-------- Source extract

DNA-coated colloids have been used to create novel self-assembling materials in a breakthrough experiment by EPFL and University of Cambridge scientists.
A colloid is a substance spread out evenly inside another substance. Everyday examples include milk, styrofoam, hair sprays, paints, shaving foams, gels and even dust, mud and fog. One of the most interesting properties of colloids is their ability to self-assemble – to aggregate spontaneously into well-defined structures, driven by nothing but local interactions between the colloid’s particles. Self-assembly has been of major interest in industry, since controlling it would open up a whole host of new technologies, such as smart drug-delivery patches or novel paints that change with light. In a recent Nature Communications publication, scientists from EPFL and the University of Cambridge have discovered a technique to control and direct the self-assembly of two different colloids.
Contrary to solutions that are made up of discrete molecules, colloidal solutions are made up of large particles, dispersed in a liquid solvent. This unusual structure gives colloids unique properties such as Brownian motion (the random zig-zag movement of particles as they collide with the molecules of the dispersion medium), electrophoresis (the unidirectional movement of particles under and electric current) and optical properties such as the Tyndall effect (light entering a colloid scatters and exits as a different color). It is because of such properties that colloids are so commonplace in everyday life; but one particular property holds special interest: self-assembly.
Self-assembly refers to the ability of a colloid’s particles to spontaneously form a kind of stable structural arrangement as a result of the shape and direction of the colloid’s particles as they interact with the dispersal medium. Although no external force is required, self-assembly generally takes place as a response to a change in an environmental factor such as temperature, light, etc. In biological colloids like DNA, proteins and other macromolecules, self-assembly is usually the first step to self-organization, which underlies many cellular structures. But in terms of technology, self-assembling colloids could have a wide range of applications, fuelling much research in the field.
But what about self-assembly of two – or more – species of different colloids? This is the question addressed by Giuseppe Foffi’s group at EPFL, working in collaboration with Erika Eiser’s group at the University of Cambridge. The scientists showed that when the interactions between the particles of two different colloids are carefully designed, they result in the formation of new structures. Specifically, they have discovered a way to obtain self-assembled structures that depend strongly on temperature changes. Giuseppe Foffi (who is now at the Laboratoire de Physique des Solides, University of Paris-Sud) says: “In a sense, the new structures have a ‘memory’ of their preparation history.”

----------------
-------- Record excerpts

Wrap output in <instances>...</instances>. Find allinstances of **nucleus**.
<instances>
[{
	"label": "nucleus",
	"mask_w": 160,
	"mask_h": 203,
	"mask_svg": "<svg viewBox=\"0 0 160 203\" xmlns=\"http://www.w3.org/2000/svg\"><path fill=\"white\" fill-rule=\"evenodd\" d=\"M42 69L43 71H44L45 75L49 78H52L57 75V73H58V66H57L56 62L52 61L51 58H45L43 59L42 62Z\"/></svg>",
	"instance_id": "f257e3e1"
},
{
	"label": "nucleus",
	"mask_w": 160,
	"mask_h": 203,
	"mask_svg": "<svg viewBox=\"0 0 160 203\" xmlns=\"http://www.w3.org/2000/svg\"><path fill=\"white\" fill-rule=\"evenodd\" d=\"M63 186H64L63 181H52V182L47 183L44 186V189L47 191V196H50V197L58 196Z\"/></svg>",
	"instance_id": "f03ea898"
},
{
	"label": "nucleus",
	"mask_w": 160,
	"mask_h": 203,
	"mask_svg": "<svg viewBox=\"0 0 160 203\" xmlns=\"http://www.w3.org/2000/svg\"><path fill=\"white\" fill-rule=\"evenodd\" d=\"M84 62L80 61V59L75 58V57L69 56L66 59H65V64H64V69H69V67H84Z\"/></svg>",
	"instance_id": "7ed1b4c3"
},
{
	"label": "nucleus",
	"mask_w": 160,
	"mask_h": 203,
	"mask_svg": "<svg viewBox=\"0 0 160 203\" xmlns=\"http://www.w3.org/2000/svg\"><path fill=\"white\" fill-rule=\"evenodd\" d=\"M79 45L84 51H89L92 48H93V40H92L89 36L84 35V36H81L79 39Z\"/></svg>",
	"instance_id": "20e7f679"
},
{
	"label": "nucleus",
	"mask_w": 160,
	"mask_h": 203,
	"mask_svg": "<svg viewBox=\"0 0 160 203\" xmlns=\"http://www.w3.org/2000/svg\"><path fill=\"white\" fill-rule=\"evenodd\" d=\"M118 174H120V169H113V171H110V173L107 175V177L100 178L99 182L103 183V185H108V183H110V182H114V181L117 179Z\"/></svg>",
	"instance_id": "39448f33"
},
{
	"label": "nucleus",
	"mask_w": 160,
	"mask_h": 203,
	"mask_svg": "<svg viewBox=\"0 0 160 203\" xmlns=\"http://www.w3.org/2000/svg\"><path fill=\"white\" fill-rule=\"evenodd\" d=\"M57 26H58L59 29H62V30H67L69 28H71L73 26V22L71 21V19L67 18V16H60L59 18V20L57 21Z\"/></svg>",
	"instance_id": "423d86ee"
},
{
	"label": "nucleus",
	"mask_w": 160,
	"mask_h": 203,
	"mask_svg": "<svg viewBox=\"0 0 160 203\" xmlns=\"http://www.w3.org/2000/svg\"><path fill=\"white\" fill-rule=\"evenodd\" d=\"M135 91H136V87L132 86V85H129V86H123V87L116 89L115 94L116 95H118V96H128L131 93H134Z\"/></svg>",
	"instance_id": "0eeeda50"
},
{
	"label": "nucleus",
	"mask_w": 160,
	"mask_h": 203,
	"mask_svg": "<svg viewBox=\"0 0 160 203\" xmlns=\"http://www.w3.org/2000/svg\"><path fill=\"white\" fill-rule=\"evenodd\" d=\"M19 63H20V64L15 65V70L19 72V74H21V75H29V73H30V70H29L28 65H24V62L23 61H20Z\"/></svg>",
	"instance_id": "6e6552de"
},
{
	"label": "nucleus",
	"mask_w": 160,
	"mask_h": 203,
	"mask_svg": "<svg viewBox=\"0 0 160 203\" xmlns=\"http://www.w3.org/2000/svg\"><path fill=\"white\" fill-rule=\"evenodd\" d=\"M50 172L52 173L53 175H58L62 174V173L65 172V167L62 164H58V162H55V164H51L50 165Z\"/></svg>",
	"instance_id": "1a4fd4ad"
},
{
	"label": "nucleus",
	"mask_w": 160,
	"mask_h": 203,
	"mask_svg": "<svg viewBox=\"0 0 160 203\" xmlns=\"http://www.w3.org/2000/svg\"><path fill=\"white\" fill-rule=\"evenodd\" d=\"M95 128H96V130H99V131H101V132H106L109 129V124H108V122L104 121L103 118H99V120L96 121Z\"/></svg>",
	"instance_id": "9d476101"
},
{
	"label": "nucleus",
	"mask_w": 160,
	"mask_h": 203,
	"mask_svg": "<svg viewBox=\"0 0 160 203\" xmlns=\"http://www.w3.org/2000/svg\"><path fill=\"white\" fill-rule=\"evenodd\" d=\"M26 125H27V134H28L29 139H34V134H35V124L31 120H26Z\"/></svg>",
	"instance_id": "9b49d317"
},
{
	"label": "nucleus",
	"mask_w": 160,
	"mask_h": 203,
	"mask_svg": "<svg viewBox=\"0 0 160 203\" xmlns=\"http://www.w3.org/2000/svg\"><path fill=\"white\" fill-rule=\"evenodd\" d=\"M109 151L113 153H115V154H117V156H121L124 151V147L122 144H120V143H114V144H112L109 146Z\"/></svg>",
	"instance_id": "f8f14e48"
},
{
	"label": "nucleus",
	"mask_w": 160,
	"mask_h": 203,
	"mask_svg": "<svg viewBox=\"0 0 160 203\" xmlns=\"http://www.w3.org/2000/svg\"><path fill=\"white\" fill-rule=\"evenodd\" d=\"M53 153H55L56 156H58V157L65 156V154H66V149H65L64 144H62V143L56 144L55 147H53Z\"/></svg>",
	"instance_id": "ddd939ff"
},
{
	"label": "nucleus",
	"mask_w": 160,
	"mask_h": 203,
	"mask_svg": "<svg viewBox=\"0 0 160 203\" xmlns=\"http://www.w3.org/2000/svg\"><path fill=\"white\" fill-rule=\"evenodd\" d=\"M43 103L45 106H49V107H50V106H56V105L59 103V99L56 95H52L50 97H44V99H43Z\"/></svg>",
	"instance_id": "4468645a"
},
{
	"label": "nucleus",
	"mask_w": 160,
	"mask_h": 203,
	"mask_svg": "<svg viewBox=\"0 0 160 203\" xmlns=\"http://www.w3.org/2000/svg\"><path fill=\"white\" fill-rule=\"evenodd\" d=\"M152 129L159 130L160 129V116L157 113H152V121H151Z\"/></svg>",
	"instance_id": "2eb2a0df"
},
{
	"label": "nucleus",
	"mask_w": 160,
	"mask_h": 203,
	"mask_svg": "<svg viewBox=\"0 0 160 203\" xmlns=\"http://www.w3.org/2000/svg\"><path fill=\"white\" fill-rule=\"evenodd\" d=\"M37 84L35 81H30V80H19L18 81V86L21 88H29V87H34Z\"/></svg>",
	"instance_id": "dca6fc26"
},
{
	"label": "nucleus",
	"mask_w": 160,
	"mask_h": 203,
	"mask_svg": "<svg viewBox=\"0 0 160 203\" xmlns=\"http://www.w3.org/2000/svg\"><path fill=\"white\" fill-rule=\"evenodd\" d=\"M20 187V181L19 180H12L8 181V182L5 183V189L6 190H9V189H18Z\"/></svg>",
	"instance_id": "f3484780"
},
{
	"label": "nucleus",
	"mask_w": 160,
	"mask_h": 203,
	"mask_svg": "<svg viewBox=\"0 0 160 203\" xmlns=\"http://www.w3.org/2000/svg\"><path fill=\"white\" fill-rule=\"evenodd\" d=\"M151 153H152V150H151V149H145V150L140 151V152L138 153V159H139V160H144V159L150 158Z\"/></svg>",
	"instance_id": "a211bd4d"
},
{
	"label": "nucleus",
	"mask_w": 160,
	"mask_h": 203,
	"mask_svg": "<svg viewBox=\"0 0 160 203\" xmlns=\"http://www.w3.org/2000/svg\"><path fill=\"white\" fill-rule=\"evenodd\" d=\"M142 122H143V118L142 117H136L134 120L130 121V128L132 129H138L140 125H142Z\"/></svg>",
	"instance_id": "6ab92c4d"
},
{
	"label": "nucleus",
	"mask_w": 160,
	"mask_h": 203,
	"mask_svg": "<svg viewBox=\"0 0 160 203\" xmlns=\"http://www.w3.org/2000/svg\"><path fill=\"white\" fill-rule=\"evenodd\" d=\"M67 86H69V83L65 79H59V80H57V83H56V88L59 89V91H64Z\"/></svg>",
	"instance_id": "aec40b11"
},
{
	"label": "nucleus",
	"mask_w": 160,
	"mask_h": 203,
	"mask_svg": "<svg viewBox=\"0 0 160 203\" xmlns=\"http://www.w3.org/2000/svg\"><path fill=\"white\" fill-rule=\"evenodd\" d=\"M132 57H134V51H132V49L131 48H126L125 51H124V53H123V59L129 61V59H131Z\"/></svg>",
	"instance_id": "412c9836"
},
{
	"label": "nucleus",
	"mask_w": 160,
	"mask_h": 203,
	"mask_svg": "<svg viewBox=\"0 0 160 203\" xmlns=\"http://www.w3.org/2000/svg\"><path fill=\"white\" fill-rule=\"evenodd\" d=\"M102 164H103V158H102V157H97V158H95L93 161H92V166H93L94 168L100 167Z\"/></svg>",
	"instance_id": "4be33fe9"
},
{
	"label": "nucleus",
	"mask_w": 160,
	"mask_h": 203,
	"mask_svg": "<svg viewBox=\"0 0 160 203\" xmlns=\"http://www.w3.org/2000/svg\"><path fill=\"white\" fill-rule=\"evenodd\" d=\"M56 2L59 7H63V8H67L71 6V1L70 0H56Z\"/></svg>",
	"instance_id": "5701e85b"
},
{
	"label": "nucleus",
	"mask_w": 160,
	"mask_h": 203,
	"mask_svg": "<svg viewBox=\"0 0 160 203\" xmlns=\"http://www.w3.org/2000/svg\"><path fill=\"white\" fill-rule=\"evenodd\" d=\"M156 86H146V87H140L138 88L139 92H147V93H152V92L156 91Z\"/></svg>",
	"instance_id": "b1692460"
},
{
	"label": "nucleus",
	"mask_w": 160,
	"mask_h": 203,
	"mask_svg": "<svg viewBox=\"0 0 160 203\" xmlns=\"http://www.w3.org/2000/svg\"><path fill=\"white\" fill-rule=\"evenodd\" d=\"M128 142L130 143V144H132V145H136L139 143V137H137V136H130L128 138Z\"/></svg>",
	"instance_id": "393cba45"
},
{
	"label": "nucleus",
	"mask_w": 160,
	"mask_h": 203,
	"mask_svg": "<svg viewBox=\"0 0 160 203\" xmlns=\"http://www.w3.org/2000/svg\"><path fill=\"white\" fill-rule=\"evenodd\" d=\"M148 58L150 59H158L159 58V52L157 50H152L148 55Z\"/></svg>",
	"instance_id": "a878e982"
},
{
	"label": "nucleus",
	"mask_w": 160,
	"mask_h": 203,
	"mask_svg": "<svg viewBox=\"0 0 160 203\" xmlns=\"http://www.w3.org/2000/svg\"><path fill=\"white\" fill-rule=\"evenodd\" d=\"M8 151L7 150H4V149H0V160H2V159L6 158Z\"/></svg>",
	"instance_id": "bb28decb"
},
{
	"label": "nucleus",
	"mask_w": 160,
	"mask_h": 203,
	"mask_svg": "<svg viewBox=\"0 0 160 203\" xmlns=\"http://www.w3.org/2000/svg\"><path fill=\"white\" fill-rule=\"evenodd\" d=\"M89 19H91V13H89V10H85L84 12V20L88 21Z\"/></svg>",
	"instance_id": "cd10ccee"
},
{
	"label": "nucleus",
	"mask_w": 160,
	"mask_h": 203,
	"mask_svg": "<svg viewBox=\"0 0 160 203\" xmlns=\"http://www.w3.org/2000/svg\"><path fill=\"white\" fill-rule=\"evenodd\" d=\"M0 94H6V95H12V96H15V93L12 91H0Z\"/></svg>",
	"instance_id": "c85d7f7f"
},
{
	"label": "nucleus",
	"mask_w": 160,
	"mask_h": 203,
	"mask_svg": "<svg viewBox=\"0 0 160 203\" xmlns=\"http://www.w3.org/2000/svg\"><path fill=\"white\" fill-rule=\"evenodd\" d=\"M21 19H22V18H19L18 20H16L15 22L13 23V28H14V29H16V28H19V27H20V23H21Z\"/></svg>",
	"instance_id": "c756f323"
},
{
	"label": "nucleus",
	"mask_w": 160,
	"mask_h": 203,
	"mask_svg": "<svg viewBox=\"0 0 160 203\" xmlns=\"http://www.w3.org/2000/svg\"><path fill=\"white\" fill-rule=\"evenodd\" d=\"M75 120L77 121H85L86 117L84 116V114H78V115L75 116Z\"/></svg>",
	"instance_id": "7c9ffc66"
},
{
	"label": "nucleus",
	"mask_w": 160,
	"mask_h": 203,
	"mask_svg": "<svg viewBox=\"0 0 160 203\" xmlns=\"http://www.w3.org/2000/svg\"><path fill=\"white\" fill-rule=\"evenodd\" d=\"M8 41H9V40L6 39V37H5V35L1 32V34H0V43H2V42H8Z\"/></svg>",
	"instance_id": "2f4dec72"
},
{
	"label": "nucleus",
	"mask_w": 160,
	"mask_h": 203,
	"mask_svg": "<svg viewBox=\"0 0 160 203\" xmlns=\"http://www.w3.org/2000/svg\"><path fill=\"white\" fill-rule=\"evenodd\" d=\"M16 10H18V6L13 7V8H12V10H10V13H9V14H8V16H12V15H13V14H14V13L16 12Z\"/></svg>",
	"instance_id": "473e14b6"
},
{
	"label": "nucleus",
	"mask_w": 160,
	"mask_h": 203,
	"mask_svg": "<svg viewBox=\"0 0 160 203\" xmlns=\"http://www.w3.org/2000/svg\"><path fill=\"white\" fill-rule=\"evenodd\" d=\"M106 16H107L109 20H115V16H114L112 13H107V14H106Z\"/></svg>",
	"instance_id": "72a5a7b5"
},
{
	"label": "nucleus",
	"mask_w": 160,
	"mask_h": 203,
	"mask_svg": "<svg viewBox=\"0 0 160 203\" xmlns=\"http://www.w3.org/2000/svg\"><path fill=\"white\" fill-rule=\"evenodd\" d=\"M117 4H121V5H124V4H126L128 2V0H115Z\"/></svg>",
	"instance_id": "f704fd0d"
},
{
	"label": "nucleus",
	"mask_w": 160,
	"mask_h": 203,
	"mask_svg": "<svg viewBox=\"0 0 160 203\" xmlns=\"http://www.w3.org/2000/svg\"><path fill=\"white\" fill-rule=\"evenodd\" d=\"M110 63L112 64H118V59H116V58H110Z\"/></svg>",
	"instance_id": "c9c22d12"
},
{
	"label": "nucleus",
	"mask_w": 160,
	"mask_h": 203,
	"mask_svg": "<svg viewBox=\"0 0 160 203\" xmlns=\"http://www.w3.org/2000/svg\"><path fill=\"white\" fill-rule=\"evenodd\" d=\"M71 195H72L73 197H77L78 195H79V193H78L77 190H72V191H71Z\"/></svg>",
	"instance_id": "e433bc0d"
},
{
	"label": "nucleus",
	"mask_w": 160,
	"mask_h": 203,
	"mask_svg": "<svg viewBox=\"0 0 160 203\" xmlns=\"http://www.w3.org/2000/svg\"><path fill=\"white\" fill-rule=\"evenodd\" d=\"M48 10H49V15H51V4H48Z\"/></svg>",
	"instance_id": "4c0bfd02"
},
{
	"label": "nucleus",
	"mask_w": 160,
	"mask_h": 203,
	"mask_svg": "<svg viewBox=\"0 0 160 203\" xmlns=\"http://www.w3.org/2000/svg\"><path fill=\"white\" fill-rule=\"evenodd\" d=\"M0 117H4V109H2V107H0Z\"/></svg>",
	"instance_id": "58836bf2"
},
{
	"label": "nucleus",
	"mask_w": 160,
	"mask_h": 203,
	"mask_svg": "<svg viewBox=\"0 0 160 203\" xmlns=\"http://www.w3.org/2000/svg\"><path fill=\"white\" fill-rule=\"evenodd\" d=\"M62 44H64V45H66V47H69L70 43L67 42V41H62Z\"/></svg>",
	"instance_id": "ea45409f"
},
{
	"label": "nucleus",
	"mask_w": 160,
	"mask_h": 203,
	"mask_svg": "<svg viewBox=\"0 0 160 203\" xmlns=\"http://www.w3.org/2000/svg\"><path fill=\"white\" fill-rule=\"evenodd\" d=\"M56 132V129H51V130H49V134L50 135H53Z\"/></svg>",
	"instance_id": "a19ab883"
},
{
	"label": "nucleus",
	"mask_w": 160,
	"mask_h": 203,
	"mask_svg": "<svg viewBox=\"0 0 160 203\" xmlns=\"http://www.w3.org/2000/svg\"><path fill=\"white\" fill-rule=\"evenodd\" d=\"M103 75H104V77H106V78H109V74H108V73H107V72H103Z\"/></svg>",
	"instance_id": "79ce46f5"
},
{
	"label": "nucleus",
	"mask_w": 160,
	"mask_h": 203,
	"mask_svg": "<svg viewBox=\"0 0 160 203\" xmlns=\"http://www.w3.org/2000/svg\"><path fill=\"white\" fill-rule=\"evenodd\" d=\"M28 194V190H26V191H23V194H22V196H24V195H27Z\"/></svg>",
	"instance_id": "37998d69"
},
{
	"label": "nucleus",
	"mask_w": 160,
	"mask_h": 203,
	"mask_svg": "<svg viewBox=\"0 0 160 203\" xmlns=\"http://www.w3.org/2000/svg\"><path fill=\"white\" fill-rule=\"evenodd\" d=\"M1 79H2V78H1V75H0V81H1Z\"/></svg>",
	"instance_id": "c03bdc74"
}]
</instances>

----------------

*Exercise set:*
1 - According to the colloid article, in which journal did the EPFL and University of Cambridge scientists report their technique?
2 - Using the colloid article, explain why self-assembly has been of major interest in industry.
3 - Extend the colloid article from the point where it stops.
None of the lines has any bearing on this work.

*Exercise responses:*
1 - Nature Communications.

2 - Controlling self-assembly would open up many new technologies. Examples include smart drug-delivery patches and novel paints that change with light.

3 -
Using DNA-coated colloids, the group of Erika Eiser was able to control the self-assembling progress between two different colloidal species. Fluorescent polystyrene spheres were coated with different DNA strands (giving them a ‘hairy’ appearance) that acted as means of particle interaction and can be used to characterize the different species. The advantage of using DNA strands was that the interactions between the particles could be programed using the compatibility of the DNA sequences. Another very interesting property is their responsiveness to sharp changes in temperature, offering a high degree in specificity and programmability. The two species of colloids were mixed together in a ‘binary mixture’ where one could aggregate faster, therefore creating a structural ‘scaffold’ for the other to assemble upon.
By exploiting the selectivity of DNA base-pairing, supported by simulation studies by the EPFL group, the scientists found that they could achieve an unprecedented control of the morphology of the interacting colloids. By gathering data about the system’s morphology and the dynamics of particle interactions, the authors concluded that this approach is not restricted to nano-scale objects like other methods, but can be applied to the entire range of colloidal sizes. In addition, they foresee that this method can have a number of applications, for example light-reacting paints or smart patches that respond to changes in the body’s temperature or pH by releasing particles filled with a drug like an antibiotic or antipyretic.